The case of the Asian hornet underscores the important role that EXOCAT may play in the management of biological invasions. As a part of the project, CREAF created a predictive model of risk of invasion by the hornet; the model was able to identify the most vulnerable regions and the most appropriate prevention and control measures to be undertaken. The model has been adopted nationally and is included in the Strategy for control, management, and possible eradication of the Asian hornet in Spain.
Among exotic mammals, of particular note is the coypu (Myocastor coypus), a South American rodent which was detected in Catalonia in the 1970s but was not able to form stable populations. However, beginning in 2010, EXOCAT data show an incipient but troubling process of colonization from Southern France (where the species is quite abundant) into the province of Girona. It has now expanded its range throughout the Alt Empordà region, has well-established populations in Empordà wetlands, and has been sighted in the middle course of the Fluvià river and in Garrotxa and l’Estany counties.

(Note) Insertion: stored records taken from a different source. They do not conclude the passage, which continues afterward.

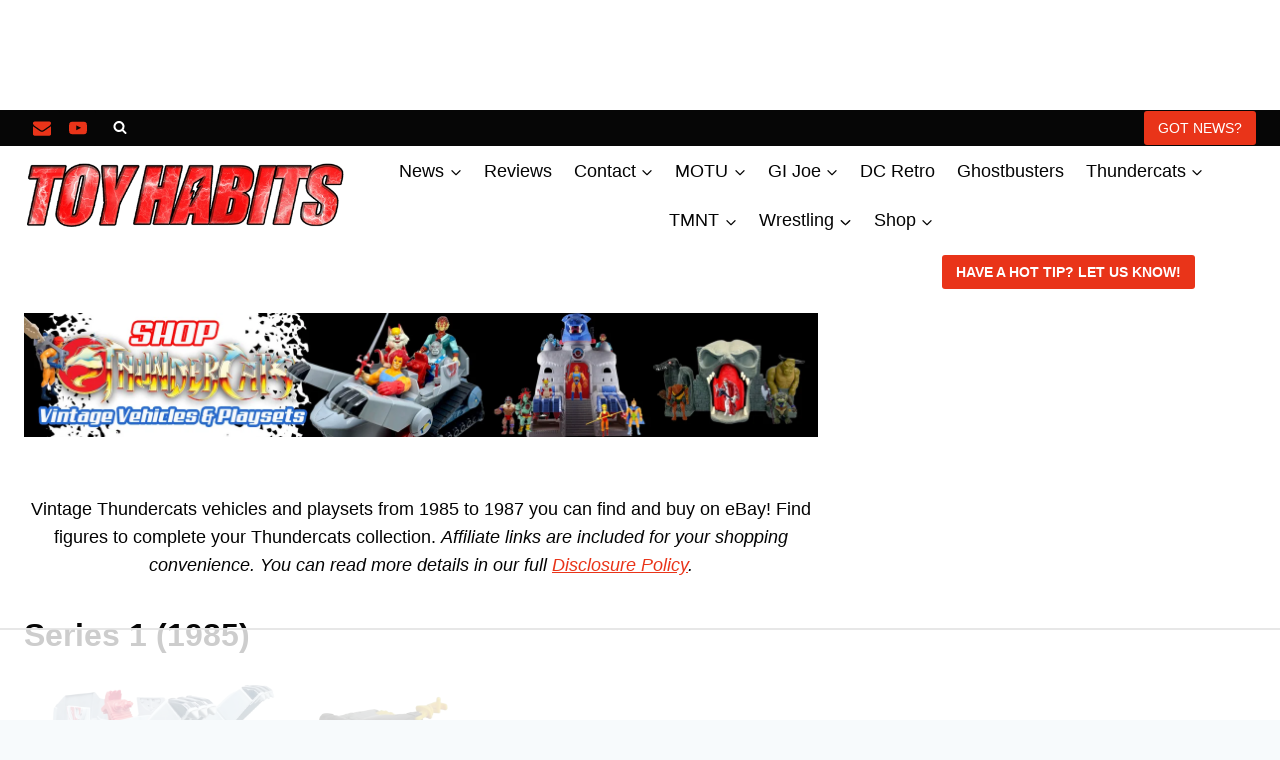

--- FILE ---
content_type: text/html
request_url: https://api.intentiq.com/profiles_engine/ProfilesEngineServlet?at=39&mi=10&dpi=936734067&pt=17&dpn=1&iiqidtype=2&iiqpcid=6065b090-80c2-4e84-b348-3683fcb7916b&iiqpciddate=1769029604515&pcid=f2262799-f5da-4260-a263-f90f0a08452e&idtype=3&gdpr=0&japs=false&jaesc=0&jafc=0&jaensc=0&jsver=0.33&testGroup=A&source=pbjs&ABTestingConfigurationSource=group&abtg=A&vrref=https%3A%2F%2Ftoyhabits.com
body_size: 56
content:
{"abPercentage":97,"adt":1,"ct":2,"isOptedOut":false,"data":{"eids":[]},"dbsaved":"false","ls":true,"cttl":86400000,"abTestUuid":"g_1f7d6fb1-6043-4fe1-8d40-0f5167ca507d","tc":9,"sid":-1881683520}

--- FILE ---
content_type: text/plain
request_url: https://rtb.openx.net/openrtbb/prebidjs
body_size: -83
content:
{"id":"08ff1b35-924d-4fdf-9904-ce9851659fbf","nbr":0}

--- FILE ---
content_type: text/plain
request_url: https://rtb.openx.net/openrtbb/prebidjs
body_size: -219
content:
{"id":"1b293375-1823-4ce4-a9fc-1aaab559b662","nbr":0}

--- FILE ---
content_type: text/plain; charset=UTF-8
request_url: https://at.teads.tv/fpc?analytics_tag_id=PUB_17002&tfpvi=&gdpr_consent=&gdpr_status=22&gdpr_reason=220&ccpa_consent=&sv=prebid-v1
body_size: 56
content:
ZTYxZjQyZWItYTk5Ni00Y2Y5LThjZDQtNDczYzFmNWEzZDA1Iy01LTE=

--- FILE ---
content_type: text/plain
request_url: https://rtb.openx.net/openrtbb/prebidjs
body_size: -219
content:
{"id":"41b66062-18b2-4e66-baa3-668f70d48e0a","nbr":0}

--- FILE ---
content_type: text/plain
request_url: https://rtb.openx.net/openrtbb/prebidjs
body_size: -219
content:
{"id":"d8e989af-bcb4-4cee-98cc-b7eac02512b9","nbr":0}

--- FILE ---
content_type: text/plain
request_url: https://rtb.openx.net/openrtbb/prebidjs
body_size: -219
content:
{"id":"c5802647-f270-43e9-8a81-41cef7f626e4","nbr":0}

--- FILE ---
content_type: text/plain
request_url: https://rtb.openx.net/openrtbb/prebidjs
body_size: -219
content:
{"id":"59003b8e-67f5-4b07-85ff-7b335d9fd590","nbr":0}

Searching for new collaborators
It is hoped that in the near future EXOCAT will become an important Catalonian node for the soon-to-be-established Spanish Exotic Species Alert Network. This network will include detection and early response protocols, measures which are proven to be effective in the control of biological invasions. However, it will be necessary to expand and maintain the network of collaborators contributing to the data base in Catalonia since this tool is used in the execution of the protocols.
It is important to keep in mind that data compiled in EXOCAT have been provided by more than 100 experts including scientists, technicians, and many devoted naturalists. In order to accommodate this data collection structure, in the near future EXOCAT will have new tools which will allow government technicians and even citizens to contribute data to the system.